--- start Selected extract ---
Introduce distributed locks to ipam module

Introduce the OpenStack tooz distributed lock to the
ipam module. In the scenario of large-scale port
creation, avoid ip allocation exceeding the maximum
retry limit failure and improve ip allocation efficiency.

Implements: blueprint introduce-distributed-locks-to-ipam
Change-Id: I1483a6474d5f5a7530a2b2e9e369f712b591fec4
This commit is contained in:
qinhaizhong 2019-05-05 06:03:47 -04:00
parent e532cd1d2e
commit 448601f6bd
1 changed files with 183 additions and 0 deletions

View File

@ -0,0 +1,183 @@
..
This work is licensed under a Creative Commons Attribution 3.0 Unported
License.
http://creativecommons.org/licenses/by/3.0/legalcode
==========================================
Introduce distributed locks to ipam module
==========================================
https://blueprints.launchpad.net/neutron/+spec/introduce-distributed-locks-to-ipam
RFE:https://bugs.launchpad.net/neutron/+bug/1836834
Introduce the OpenStack tooz distributed lock to the ipam module. In the scenario
of large-scale port creation, avoid ip allocation exceeding the maximum retry
limit failure and improve ip allocation efficiency.
--- end Selected extract ---
● Problem
According to the commit message above, what kind of distributed lock is added to the ipam module?
--- start Stored records ---
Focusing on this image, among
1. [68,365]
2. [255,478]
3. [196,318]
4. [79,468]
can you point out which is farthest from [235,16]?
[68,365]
--- end Stored records ---
● In response
The OpenStack tooz distributed lock.